I was trying to measure the training time with different batch size. It shows that backward() and step() increase with larger batch size (forward time also increases but that’s expected). The following times are all averaged over all iterations in the epoch. (I believe I measured time correctly with torch.cuda.synchronize()

Could you show how you use synchronize? Your forward is suspiciously fast compared to the backward
Also the forward/backward being slower for larger batch sizes is expected as there is more work to do!

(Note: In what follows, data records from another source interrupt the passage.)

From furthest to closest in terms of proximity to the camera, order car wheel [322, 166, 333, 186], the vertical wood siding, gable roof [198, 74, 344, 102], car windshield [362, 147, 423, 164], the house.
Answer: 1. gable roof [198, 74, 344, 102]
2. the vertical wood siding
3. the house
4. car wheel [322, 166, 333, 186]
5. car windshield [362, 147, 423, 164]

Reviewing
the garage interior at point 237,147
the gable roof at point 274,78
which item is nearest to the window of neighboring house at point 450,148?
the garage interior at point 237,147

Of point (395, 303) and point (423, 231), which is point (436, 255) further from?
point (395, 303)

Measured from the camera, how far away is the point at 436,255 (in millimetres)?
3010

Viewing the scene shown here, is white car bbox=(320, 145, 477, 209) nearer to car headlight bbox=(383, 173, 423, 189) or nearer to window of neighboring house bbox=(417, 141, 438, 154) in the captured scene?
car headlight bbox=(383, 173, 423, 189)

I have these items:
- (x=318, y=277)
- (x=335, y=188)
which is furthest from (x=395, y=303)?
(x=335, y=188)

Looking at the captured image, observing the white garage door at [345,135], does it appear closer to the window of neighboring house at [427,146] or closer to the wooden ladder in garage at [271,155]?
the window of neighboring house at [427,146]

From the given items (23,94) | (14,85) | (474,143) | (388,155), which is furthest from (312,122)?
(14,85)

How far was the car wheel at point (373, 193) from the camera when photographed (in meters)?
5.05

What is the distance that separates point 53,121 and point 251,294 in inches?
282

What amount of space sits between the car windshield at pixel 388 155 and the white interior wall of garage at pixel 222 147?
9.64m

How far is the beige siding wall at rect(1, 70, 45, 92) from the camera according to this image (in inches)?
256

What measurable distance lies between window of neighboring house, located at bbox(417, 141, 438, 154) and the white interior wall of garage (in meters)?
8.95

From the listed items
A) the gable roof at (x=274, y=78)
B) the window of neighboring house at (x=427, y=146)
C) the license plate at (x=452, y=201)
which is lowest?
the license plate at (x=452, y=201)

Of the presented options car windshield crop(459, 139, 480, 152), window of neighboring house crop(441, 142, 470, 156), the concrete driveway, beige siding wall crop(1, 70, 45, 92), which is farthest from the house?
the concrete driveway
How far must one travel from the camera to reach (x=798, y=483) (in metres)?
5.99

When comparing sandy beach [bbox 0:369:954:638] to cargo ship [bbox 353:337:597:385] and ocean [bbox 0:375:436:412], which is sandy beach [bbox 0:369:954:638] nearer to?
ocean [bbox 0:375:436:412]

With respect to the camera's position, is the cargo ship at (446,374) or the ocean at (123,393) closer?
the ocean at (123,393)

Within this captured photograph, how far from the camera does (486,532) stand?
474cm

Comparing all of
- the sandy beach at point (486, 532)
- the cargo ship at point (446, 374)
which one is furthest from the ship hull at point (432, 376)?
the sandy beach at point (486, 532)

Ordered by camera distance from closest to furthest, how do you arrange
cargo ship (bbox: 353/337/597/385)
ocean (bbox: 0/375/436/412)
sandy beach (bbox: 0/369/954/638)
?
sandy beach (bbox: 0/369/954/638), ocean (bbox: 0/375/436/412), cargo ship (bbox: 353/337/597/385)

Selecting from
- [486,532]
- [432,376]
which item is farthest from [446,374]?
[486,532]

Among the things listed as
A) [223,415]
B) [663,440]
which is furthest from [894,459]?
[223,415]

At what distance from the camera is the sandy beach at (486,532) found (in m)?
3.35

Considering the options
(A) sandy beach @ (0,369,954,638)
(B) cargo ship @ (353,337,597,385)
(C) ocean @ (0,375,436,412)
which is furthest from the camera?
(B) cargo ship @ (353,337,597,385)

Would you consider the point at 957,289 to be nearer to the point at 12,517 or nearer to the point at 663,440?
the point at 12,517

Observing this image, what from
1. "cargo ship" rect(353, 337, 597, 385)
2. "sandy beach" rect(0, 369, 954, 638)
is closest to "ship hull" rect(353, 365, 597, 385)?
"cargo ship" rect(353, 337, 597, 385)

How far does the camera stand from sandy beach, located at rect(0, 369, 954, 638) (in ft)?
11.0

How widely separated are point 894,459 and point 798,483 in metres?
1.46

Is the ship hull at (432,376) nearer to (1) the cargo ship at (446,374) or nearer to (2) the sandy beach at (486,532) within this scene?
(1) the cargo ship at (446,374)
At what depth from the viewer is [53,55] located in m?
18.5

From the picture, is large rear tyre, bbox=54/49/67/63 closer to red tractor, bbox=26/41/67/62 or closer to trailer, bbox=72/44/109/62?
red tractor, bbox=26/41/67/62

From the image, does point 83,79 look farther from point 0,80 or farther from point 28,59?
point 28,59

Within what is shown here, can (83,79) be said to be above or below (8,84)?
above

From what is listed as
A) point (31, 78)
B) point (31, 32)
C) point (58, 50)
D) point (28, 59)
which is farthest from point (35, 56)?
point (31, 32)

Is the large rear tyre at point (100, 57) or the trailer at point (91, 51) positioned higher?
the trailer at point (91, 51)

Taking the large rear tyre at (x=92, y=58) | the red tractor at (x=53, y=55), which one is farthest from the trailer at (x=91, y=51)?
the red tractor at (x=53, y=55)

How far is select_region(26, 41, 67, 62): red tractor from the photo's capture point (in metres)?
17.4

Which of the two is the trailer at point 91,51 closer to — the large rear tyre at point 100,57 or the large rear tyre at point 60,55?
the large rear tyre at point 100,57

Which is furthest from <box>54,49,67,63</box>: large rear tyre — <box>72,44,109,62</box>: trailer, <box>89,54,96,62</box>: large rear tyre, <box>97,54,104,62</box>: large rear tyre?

Thank you very much for the reply! Yes, I was expecting forward time increases with larger batch size, but backward and step time keeps the same. Here is the code

And the backward time will increase the same as the forward time. THe more things you used in the forward, the more things needs to be done in the backward

Thanks! Is it right that forward() calculates the gradients for parameters with require_grad=True, and backward() will accumulate those? If so, it makes sense that backward() increases with batch size. But it still doesn’t make sense that step() also takes longer… Any idea?

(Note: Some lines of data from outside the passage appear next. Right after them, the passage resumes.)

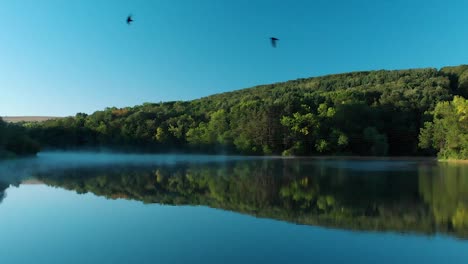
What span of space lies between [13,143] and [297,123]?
40027mm

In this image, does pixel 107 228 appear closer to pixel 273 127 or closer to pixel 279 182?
pixel 279 182

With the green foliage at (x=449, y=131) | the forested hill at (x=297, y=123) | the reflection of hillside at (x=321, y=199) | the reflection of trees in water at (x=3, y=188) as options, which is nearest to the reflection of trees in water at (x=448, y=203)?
the reflection of hillside at (x=321, y=199)

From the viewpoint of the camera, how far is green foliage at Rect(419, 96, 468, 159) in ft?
179

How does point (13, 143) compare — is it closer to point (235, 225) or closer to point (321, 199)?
point (321, 199)

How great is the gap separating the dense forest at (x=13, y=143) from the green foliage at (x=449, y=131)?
52.3 meters

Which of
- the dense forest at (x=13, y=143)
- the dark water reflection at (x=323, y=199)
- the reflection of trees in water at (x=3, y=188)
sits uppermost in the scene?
the dense forest at (x=13, y=143)

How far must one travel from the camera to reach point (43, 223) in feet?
40.7

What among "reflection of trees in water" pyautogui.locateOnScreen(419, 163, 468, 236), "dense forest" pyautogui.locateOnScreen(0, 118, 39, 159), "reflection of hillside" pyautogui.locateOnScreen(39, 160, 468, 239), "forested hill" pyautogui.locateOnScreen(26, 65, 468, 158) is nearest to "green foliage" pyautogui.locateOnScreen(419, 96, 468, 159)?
"forested hill" pyautogui.locateOnScreen(26, 65, 468, 158)

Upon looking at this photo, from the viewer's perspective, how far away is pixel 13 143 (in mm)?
52562

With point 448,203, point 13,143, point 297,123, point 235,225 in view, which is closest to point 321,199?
point 448,203

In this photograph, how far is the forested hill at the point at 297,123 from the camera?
68250 millimetres

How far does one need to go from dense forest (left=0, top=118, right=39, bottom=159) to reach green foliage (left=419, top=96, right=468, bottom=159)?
172 feet

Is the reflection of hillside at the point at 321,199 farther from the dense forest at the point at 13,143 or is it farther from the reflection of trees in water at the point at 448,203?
the dense forest at the point at 13,143

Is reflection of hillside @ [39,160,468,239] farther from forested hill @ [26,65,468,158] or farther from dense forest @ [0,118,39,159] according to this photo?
forested hill @ [26,65,468,158]
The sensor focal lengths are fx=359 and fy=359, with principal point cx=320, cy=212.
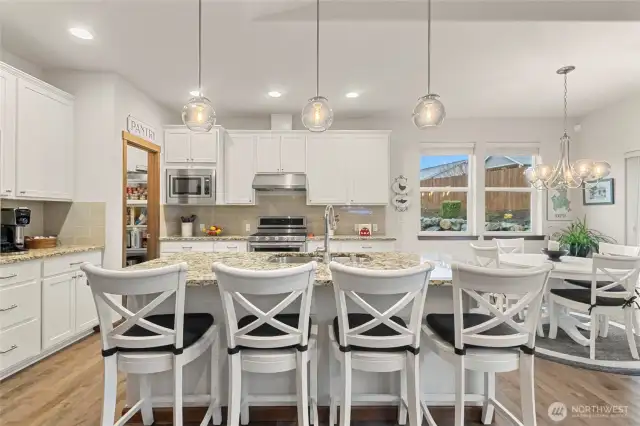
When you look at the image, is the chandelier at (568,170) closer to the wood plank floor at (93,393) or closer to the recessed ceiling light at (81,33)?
the wood plank floor at (93,393)

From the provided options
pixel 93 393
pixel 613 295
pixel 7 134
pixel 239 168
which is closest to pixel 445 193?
pixel 613 295

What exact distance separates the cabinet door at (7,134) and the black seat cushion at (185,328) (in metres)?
2.03

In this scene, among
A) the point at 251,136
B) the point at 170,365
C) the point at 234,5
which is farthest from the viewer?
the point at 251,136

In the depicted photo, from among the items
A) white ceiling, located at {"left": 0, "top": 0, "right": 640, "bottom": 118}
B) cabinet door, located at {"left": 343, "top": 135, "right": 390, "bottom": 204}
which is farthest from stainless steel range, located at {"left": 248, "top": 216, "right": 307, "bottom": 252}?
white ceiling, located at {"left": 0, "top": 0, "right": 640, "bottom": 118}

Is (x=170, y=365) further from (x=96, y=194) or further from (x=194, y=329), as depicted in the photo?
(x=96, y=194)

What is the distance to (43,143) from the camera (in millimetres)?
3354

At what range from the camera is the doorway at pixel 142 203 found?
15.8 feet

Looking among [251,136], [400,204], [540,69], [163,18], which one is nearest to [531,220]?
[400,204]

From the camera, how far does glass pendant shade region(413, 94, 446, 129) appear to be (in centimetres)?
234

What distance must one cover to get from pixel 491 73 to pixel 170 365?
3889mm

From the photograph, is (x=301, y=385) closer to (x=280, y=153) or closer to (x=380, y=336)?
(x=380, y=336)

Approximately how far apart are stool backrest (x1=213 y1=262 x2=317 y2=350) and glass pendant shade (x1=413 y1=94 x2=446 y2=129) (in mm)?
1324

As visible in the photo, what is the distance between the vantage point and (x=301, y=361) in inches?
67.0

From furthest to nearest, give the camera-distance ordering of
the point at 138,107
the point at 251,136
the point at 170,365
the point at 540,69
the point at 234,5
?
the point at 251,136
the point at 138,107
the point at 540,69
the point at 234,5
the point at 170,365
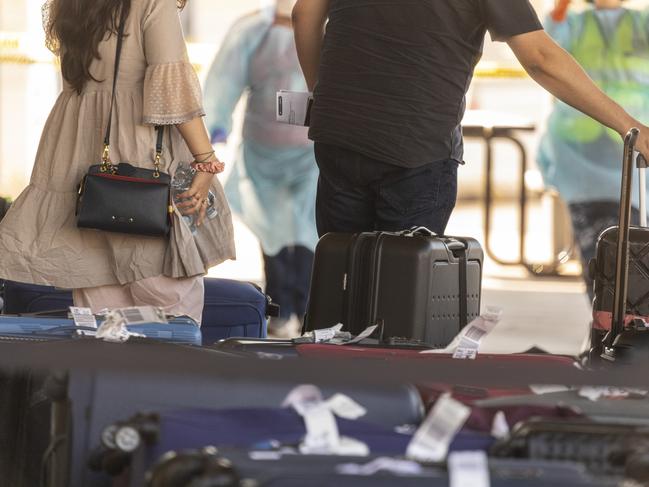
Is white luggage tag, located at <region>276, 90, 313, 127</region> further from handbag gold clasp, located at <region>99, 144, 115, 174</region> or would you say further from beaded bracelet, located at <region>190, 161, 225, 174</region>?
handbag gold clasp, located at <region>99, 144, 115, 174</region>

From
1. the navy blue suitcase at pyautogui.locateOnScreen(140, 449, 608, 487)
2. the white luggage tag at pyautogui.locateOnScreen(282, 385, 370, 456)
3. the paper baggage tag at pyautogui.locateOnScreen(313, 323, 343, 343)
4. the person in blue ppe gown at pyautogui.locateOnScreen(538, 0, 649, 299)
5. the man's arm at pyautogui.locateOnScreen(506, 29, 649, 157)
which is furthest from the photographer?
the person in blue ppe gown at pyautogui.locateOnScreen(538, 0, 649, 299)

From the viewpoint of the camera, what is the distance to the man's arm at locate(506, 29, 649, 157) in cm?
271

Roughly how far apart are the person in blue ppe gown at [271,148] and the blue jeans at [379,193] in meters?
2.92

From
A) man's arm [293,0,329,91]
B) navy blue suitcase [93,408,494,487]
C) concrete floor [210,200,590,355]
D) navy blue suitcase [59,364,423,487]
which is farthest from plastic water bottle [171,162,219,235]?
concrete floor [210,200,590,355]

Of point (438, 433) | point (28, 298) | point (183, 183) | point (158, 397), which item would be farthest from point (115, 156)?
point (438, 433)

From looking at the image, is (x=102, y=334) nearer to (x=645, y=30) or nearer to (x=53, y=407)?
(x=53, y=407)

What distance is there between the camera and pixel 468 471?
1167mm

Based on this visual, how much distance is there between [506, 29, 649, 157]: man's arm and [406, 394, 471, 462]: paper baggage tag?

As I understand, in forward(), they compute the function and store the input and keep the place holder for the gradient from next node (by chain rule).

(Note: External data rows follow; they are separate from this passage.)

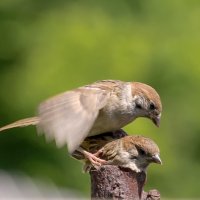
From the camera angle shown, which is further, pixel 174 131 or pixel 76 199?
pixel 174 131

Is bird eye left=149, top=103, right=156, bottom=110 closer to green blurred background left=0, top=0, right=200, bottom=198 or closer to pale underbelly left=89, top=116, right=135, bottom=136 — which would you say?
pale underbelly left=89, top=116, right=135, bottom=136

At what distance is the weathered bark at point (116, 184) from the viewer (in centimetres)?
368

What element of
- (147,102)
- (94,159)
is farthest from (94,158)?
(147,102)

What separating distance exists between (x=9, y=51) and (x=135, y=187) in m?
6.41

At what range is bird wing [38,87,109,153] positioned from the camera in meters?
3.75

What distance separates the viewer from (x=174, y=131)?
361 inches

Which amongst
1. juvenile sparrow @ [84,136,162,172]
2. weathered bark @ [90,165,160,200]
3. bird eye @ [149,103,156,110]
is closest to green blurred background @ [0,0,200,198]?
bird eye @ [149,103,156,110]

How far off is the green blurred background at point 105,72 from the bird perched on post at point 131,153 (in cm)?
431

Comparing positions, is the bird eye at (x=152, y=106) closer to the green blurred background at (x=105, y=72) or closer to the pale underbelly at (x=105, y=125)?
the pale underbelly at (x=105, y=125)

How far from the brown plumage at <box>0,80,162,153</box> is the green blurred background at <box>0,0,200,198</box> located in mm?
3573

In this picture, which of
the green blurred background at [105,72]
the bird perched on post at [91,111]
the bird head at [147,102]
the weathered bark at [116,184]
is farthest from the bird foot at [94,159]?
the green blurred background at [105,72]

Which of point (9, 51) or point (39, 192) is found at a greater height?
point (9, 51)

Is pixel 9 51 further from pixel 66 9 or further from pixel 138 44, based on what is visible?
pixel 138 44

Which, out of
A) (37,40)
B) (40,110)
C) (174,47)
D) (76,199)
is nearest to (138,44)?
(174,47)
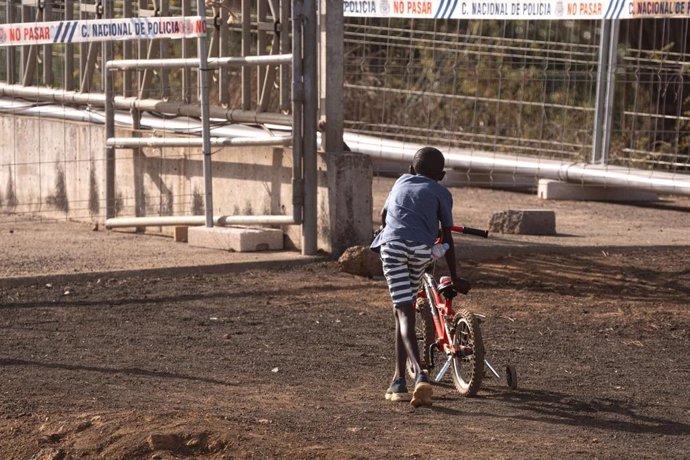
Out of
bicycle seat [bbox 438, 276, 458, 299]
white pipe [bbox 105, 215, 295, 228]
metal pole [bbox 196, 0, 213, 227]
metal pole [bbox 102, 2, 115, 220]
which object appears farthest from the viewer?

In backward(), from gradient of loss function, it compute all the gradient to be ready to optimize.

In step(), they update all gradient depend on your optimization method (SGD, Adam, RMSProp, etc).

So when you increase batch size, all computation cost will raise which leads to an increase in time.

You are right: the forward only evaluates the forward (and save the necessary info for the backward)
The backward compute the gradients and accumulate them.
The step only performs the gradient step (this does not depend on the batch size as the gradient accumulation is done during the backward).